It is well known that those who have been emotionally damaged tend to inflict their hurt and pain on other people. For example, a large percentage of those who have been sexually abused become the abusers of others; those who suffered under an alcoholic parent often themselves cause their future family to suffer because of their drunken stupors.

Until we as a church deal with the whole person as shown in 1 Thessalonians 5:23 our congregations will be filled with people who are spiritually gifted but act like emotional infants. As in other words, the church must deal with emotional health and not just spiritual health and power.
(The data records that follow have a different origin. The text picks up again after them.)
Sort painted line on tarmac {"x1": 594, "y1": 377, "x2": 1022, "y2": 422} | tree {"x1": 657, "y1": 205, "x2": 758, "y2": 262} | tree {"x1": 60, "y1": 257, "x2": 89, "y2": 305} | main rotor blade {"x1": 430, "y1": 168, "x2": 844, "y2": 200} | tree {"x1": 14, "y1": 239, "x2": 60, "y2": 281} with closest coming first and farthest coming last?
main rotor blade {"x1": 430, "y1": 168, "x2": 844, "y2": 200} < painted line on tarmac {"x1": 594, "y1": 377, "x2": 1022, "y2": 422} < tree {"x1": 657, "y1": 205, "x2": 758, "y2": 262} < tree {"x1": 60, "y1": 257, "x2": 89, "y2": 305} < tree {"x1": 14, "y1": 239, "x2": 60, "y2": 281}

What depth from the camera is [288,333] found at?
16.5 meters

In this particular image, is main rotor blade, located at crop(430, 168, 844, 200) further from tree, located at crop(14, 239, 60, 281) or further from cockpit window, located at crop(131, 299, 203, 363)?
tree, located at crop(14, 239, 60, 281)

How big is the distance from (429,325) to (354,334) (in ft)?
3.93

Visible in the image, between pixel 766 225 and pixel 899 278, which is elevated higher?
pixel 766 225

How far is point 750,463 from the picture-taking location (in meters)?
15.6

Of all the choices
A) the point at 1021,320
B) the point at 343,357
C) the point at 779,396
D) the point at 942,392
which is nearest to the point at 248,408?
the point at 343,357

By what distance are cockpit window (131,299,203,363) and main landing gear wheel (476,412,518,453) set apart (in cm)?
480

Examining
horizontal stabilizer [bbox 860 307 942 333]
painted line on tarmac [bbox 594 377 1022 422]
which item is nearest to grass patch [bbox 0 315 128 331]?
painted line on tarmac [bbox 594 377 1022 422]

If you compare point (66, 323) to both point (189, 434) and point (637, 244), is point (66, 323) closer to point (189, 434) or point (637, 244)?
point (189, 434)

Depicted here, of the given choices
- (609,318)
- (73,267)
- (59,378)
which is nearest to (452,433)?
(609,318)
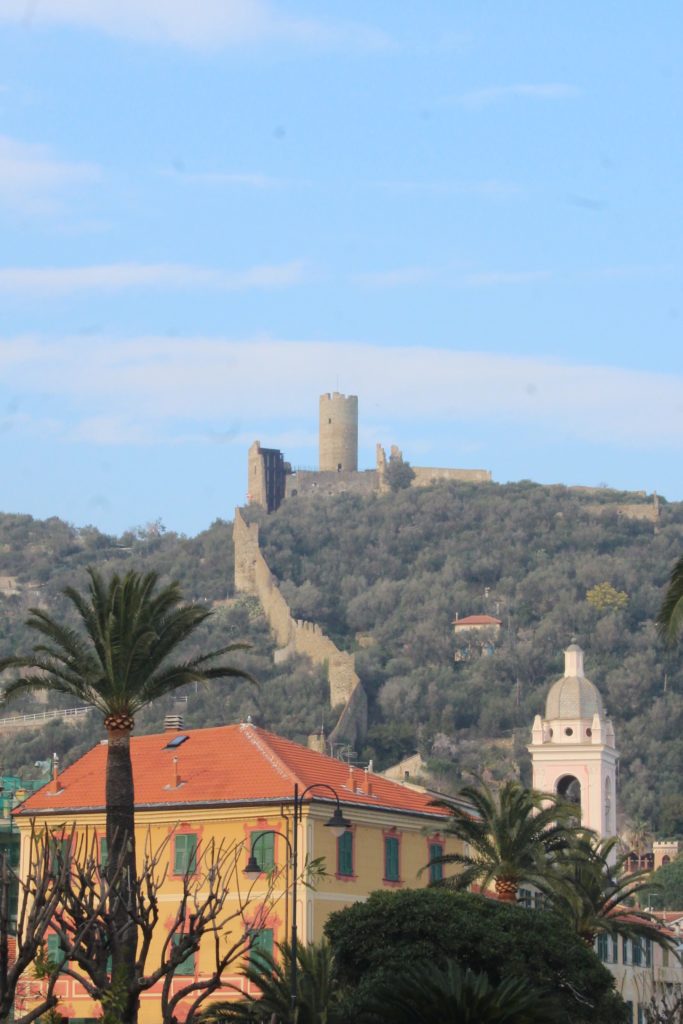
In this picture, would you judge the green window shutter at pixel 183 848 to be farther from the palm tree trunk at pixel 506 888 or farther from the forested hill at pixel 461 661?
the forested hill at pixel 461 661

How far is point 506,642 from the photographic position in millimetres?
177125

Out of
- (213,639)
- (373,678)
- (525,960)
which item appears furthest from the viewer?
(213,639)

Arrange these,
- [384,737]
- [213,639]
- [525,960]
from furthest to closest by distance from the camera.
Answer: [213,639], [384,737], [525,960]

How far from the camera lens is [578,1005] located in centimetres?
4812

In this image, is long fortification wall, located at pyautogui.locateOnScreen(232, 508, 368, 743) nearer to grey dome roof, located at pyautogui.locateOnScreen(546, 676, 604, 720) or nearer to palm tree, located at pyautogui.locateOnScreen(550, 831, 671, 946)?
grey dome roof, located at pyautogui.locateOnScreen(546, 676, 604, 720)

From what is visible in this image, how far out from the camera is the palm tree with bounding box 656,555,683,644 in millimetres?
27422

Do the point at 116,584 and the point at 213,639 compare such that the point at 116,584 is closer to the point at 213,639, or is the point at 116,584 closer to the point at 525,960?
the point at 525,960

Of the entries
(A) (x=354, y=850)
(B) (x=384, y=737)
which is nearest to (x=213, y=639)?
(B) (x=384, y=737)

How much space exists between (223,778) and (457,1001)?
31.6 metres

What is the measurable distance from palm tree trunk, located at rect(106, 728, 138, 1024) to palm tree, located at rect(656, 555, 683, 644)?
29.2 ft

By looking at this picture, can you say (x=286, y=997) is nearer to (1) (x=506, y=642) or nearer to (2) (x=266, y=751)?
(2) (x=266, y=751)

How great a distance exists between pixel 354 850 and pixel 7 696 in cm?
2105

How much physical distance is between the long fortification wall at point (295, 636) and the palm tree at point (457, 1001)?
119 metres

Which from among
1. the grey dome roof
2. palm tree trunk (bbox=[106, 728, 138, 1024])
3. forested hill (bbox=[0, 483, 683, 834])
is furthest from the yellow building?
forested hill (bbox=[0, 483, 683, 834])
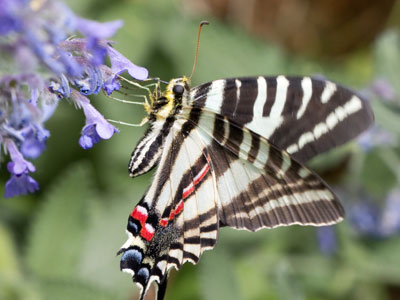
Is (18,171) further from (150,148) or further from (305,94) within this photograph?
(305,94)

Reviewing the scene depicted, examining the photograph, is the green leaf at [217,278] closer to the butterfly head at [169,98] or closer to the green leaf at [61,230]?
the green leaf at [61,230]

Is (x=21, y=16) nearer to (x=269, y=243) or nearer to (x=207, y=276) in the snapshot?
(x=207, y=276)

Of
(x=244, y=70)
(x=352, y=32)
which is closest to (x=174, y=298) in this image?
(x=244, y=70)

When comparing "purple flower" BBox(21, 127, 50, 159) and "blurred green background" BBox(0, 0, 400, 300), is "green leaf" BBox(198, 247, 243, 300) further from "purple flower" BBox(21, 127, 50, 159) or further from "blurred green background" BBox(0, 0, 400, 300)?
"purple flower" BBox(21, 127, 50, 159)

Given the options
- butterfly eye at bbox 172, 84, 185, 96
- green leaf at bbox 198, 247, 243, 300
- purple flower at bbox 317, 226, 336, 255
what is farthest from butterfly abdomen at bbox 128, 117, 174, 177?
purple flower at bbox 317, 226, 336, 255

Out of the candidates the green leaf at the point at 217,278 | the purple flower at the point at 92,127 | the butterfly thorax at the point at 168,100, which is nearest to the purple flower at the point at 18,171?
the purple flower at the point at 92,127
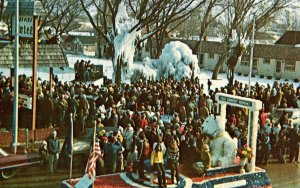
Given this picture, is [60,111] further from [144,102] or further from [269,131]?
[269,131]

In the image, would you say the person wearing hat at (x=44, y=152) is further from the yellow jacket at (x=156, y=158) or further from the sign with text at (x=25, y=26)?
the sign with text at (x=25, y=26)

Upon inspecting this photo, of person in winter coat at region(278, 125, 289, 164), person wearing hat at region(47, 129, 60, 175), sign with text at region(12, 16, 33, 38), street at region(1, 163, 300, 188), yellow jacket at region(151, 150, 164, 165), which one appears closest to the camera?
yellow jacket at region(151, 150, 164, 165)

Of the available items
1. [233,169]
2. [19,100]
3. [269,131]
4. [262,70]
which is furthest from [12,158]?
[262,70]

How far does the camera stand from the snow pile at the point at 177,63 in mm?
37403

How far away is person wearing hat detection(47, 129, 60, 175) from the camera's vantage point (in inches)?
580

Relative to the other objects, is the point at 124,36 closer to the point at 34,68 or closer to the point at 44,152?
the point at 34,68

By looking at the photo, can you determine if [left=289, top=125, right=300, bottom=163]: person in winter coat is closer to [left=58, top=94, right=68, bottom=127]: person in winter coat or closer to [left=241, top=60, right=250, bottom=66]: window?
Result: [left=58, top=94, right=68, bottom=127]: person in winter coat

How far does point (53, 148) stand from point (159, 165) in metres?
4.07

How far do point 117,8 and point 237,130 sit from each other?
1461 centimetres

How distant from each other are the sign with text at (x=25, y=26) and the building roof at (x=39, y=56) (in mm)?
1287

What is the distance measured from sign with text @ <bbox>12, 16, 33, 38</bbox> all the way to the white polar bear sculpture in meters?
8.07

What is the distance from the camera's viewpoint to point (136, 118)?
1772cm

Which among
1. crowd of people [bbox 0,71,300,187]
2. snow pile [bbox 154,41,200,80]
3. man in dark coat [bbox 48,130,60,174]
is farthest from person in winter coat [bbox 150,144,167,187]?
snow pile [bbox 154,41,200,80]

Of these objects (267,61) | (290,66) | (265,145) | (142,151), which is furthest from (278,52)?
(142,151)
The following are common traits hurt people display in their interactions with others.

1. Hurt people often transfer their inner anger onto their family and close friends.

  • Often those around them become the recipients of harsh tones and fits of rage because they have unknowingly become the vicarious recipients of transferred rage.

2. Hurt people interpret every word spoken to them through the prism of their pain.

  • Because of their pain, ordinary words are often misinterpreted to mean something negative towards them.
  • Because of this, they are extremely sensitive and act out of pain instead of reality.

3. Hurt people interpret every action through the prism of their pain.

  • Their emotional pain causes them to suspect wrong motives or evil intent behind other people’s actions towards them.

4. Hurt people often portray themselves as victims and carry a “victim spirit”.

  • Often hurt people can cry “racism,” “sexism,” “homophobia,” or often use the words “unjust” or “unfair” to describe the way they are being treated, even if there is no truth to this. (That is not to say that sometimes there really is racism or sexism in some instances; this is just used as an example.)

Hurt people have a hard time entering into a trusting relationship.
Hurt people often carry around a suspicious spirit.

5. Hurt people often alienate others and wonder why no one is there for them.

  • They often continually hurt the ones they love and need the most with their self-destructive behavior.

6. Hurt people have the emotional maturity of the age they received their (un-dealt with) hurt.

  • For example, if a girl was raped by a man when she was 12 years old, unless she forgives that man and allows Christ to heal her heart and allay her fears, in that particular area of her life (sexuality with a man) her emotional growth will stop; even when she reaches her later years she may still have the emotional maturity of a 12 year-old.

7. Hurt people are often frustrated and depressed because past pain continually spills over into their present consciousness.

  • In many instances, they may not even be aware of why they are continually frustrated or depressed because they have coped with pain by compartmentalizing it or layering it over with other things over time.

8. Hurt people often erupt with inappropriate emotion because particular words, actions, or circumstances “touch” and “trigger” past woundedness.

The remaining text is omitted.